Recurrence Relations for Loans

Problem 1 — $400,000 / 5% / $2,500

Set up. Use the loan recurrence to compute Month 1 and Month 2 and contrast principal reductions.

(i) r = 0.05 ÷ 12 = 0.004167. Recurrence: A_n+1 = 1.004167 × A_n − 2,500.

(ii) Month 1: I₁ = 400,000 × 0.004167 = $1,666.67. P₁ = 2,500 − 1,666.67 = $833.33. A₁ = $399,166.67. Month 2: I₂ = 399,166.67 × 0.004167 = $1,663.20. P₂ = 2,500 − 1,663.20 = $836.80. A₂ = $398,329.87.

(iii) Principal reduction grew from $833.33 to $836.80 — a gain of $3.47. Each month the balance is smaller, so less interest is charged, leaving more of the $2,500 to attack principal — that compounding shift is amortisation.

Problem 2 — $30,000 car loan

Set up. Tabulate 3 months and compute interest share.

(i) r = 0.006 per month.

Month 1: Open $30,000.00 | I = $180.00 | M = $600 | P = $420.00 | Close $29,580.00.
Month 2: Open $29,580.00 | I = $177.48 | M = $600 | P = $422.52 | Close $29,157.48.
Month 3: Open $29,157.48 | I = $174.94 | M = $600 | P = $425.06 | Close $28,732.42.

(ii) Total interest = 180.00 + 177.48 + 174.94 = $532.42. Total repaid = $1,800. Interest share = 532.42 ÷ 1,800 ≈ 29.6%.

(iii) The balance keeps falling each month, so the interest charged each month also falls; with M fixed at $600, more of each repayment becomes principal — the interest share of every repayment declines steadily.

Problem 3 — Two terms on $400,000 at 5%

Set up. Compare total repaid and total interest across two terms.

(i) 20-year: total repaid = 2,640 × 240 = $633,600; total interest = 633,600 − 400,000 = $233,600. 30-year: total repaid = 2,150 × 360 = $774,000; total interest = $374,000.
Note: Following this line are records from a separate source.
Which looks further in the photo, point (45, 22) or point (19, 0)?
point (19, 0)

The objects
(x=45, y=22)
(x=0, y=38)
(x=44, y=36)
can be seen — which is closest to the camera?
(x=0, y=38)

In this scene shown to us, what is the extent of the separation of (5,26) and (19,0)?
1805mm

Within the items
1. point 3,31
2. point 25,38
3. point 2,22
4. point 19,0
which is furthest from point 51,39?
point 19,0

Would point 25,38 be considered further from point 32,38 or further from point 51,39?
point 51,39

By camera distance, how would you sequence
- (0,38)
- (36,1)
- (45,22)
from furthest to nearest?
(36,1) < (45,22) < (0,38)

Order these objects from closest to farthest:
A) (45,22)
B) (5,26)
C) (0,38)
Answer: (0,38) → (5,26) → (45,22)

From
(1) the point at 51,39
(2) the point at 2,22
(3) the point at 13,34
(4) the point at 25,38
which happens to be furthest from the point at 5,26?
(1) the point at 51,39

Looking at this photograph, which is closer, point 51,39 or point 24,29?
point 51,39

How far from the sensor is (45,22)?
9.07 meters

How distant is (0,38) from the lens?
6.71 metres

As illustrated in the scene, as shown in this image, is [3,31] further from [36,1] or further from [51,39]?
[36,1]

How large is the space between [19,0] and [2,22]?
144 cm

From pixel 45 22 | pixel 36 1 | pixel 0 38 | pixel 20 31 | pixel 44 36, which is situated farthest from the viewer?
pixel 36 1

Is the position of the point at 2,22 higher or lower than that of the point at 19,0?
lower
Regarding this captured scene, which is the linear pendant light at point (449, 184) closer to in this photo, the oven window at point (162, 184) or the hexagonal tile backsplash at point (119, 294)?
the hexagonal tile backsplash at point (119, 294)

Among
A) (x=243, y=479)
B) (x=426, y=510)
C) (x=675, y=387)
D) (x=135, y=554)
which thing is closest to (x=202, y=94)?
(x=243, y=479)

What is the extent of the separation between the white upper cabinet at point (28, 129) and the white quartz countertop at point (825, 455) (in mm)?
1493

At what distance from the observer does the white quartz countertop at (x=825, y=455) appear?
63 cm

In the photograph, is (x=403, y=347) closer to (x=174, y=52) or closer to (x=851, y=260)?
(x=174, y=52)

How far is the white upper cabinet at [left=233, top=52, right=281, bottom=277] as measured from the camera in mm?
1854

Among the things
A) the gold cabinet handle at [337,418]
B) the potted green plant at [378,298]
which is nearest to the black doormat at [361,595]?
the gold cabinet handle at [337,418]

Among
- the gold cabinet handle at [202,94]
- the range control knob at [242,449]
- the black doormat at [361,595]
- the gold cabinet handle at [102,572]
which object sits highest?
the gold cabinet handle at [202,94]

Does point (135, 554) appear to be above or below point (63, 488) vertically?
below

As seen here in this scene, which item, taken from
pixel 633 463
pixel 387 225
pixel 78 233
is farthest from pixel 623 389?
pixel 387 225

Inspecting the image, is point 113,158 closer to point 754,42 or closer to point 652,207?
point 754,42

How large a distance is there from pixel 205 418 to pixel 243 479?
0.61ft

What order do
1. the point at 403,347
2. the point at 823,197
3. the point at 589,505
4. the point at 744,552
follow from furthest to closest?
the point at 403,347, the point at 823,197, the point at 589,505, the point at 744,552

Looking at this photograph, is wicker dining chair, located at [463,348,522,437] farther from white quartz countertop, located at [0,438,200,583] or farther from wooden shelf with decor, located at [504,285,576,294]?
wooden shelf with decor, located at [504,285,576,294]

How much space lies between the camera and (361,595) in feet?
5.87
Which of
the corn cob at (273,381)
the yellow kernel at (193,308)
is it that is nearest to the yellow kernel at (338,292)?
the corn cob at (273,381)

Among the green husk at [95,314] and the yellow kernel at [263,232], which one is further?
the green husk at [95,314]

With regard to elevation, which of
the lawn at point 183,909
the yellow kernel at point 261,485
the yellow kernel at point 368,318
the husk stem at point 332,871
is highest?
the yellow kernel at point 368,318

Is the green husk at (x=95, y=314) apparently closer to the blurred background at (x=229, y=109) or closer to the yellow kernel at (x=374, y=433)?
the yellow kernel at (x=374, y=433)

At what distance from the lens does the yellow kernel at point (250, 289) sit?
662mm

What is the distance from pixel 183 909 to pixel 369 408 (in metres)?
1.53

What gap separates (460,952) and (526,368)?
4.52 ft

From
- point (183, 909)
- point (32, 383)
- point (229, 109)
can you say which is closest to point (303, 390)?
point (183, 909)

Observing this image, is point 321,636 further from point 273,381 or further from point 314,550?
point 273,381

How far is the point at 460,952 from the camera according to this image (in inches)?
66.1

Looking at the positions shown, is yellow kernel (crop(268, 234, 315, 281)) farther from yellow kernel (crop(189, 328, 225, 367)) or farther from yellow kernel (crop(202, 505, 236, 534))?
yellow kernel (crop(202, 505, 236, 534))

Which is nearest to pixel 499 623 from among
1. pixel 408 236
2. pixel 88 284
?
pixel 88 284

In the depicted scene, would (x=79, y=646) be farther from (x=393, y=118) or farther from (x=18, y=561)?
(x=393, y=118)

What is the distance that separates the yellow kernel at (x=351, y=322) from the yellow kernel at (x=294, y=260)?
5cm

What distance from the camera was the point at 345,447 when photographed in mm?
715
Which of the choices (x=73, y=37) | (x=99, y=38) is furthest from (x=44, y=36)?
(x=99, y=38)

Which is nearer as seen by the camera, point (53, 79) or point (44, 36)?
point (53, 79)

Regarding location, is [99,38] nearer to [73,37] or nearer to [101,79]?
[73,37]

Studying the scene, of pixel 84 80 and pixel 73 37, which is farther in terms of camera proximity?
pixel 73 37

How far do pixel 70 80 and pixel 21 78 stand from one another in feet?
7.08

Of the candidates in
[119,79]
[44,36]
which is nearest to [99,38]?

(ii) Gap = 374,000 − 233,600 = $140,400 more interest on the 30-year loan. The 30-year option is never cheaper in total interest at the same rate — longer term always costs more interest.

(iii) Banks earn from interest. A 30-year schedule delivers an extra $140,400 in interest income per $400,000 lent, so they market longer terms (with lower monthly repayments) to make the loan look "more affordable" even though the lifetime cost is higher.

Problem 4 — The repayment-too-low trap

Set up. Compute Month 1 interest, compare to M, then find breakeven M.

(i) r = 0.005. I₁ = 250,000 × 0.005 = $1,250.00, which exceeds M = $1,200. A₁ = 1.005(250,000) − 1,200 = 251,250 − 1,200 = $250,050.00 — the balance grows by $50. P₁ = 1,200 − 1,250 = −$50.00.

(ii) Breakeven: M = rA₀ = 250,000 × 0.005 = $1,250. Minimum M (to the nearest dollar) such that the balance reduces in Month 1 = $1,251.

(iii) Each month M < rA_n, so the unpaid interest is added to the balance, which raises next month's interest charge even higher. The balance spirals upward — the bank still calls each $1,200 a "repayment", but the borrower is going backwards. This is negative amortisation.

Problem 5 — Rate hike mid-loan

Set up. Project months 1–6 at the old rate, then chain a new recurrence at the new rate.

(i) Phase 1: r = 0.048 ÷ 12 = 0.004. Recurrence A_n+1 = 1.004A_n − 1,400. Closed form: (1.004)⁶ = 1.024214. A₆ = 200,000(1.024214) − 1,400 × (1.024214 − 1) ÷ 0.004 = 204,842.80 − 1,400 × 6.05350 = 204,842.80 − 8,474.90 ≈ $196,367.90.

(ii) Phase 2: new r = 0.054 ÷ 12 = 0.0045. Recurrence A_n+1 = 1.0045A_n − 1,400 with A₆ = $196,367.90. A₇ = 1.0045(196,367.90) − 1,400 = 197,251.55 − 1,400 ≈ $195,851.55.

(iii) The closed form A_n = A₀(1+r)ⁿ − M × [(1+r)ⁿ − 1] ÷ r assumes a single constant r for every period. With a rate change at month 7, no single r is valid for the whole loan, so the formula gives the wrong balance — the recurrence (one step at a time, using the current month's r) is the correct tool.